## Exercise
Exclude images; transcribe the rest of the data exactly.

## Provided material

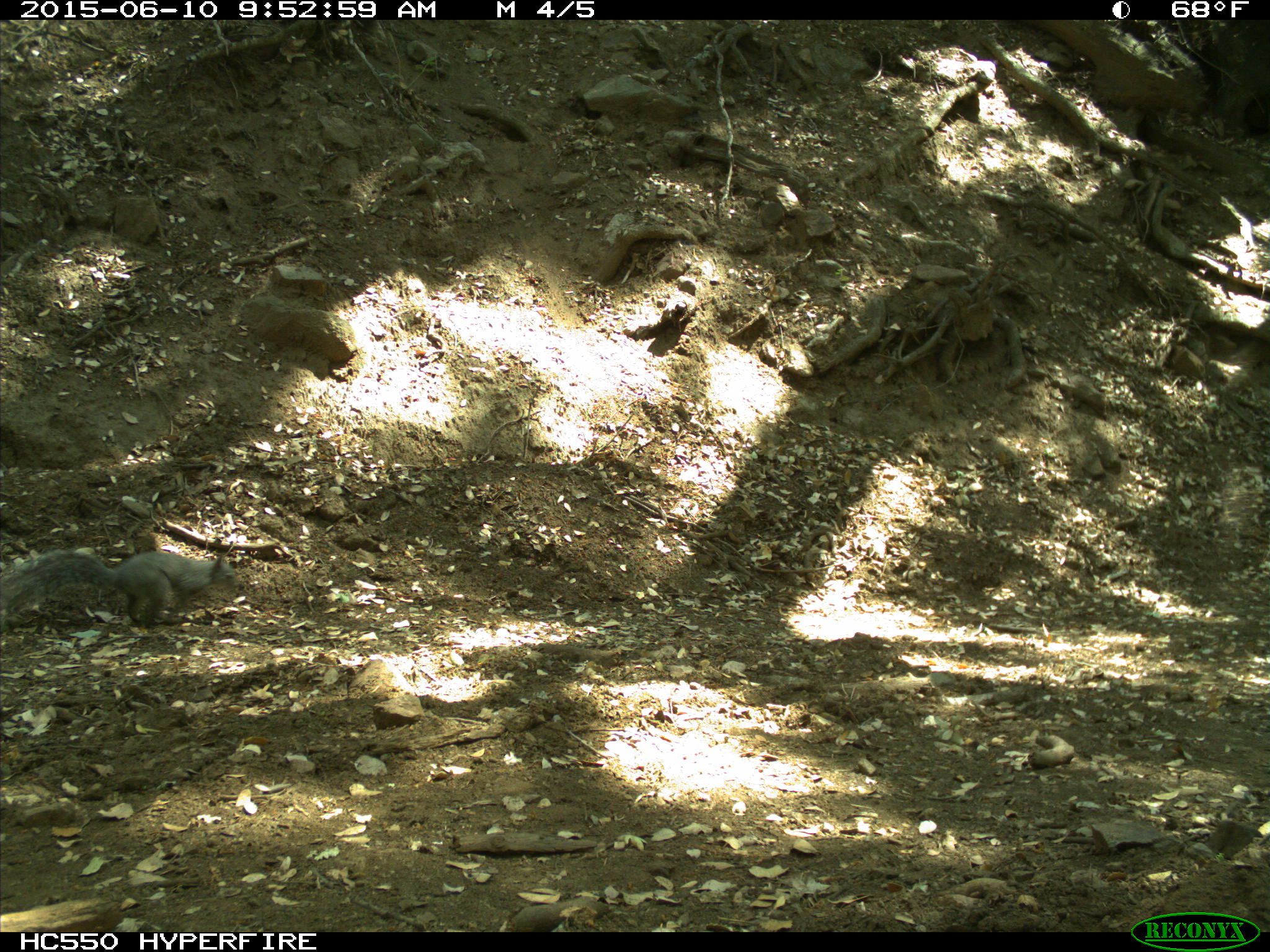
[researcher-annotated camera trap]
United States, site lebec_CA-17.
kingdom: Animalia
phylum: Chordata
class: Mammalia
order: Rodentia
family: Sciuridae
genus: Sciurus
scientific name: Sciurus carolinensis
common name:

## Response box
[researcher-annotated camera trap]
United States, site lebec_CA-17.
kingdom: Animalia
phylum: Chordata
class: Mammalia
order: Rodentia
family: Sciuridae
genus: Sciurus
scientific name: Sciurus carolinensis
common name:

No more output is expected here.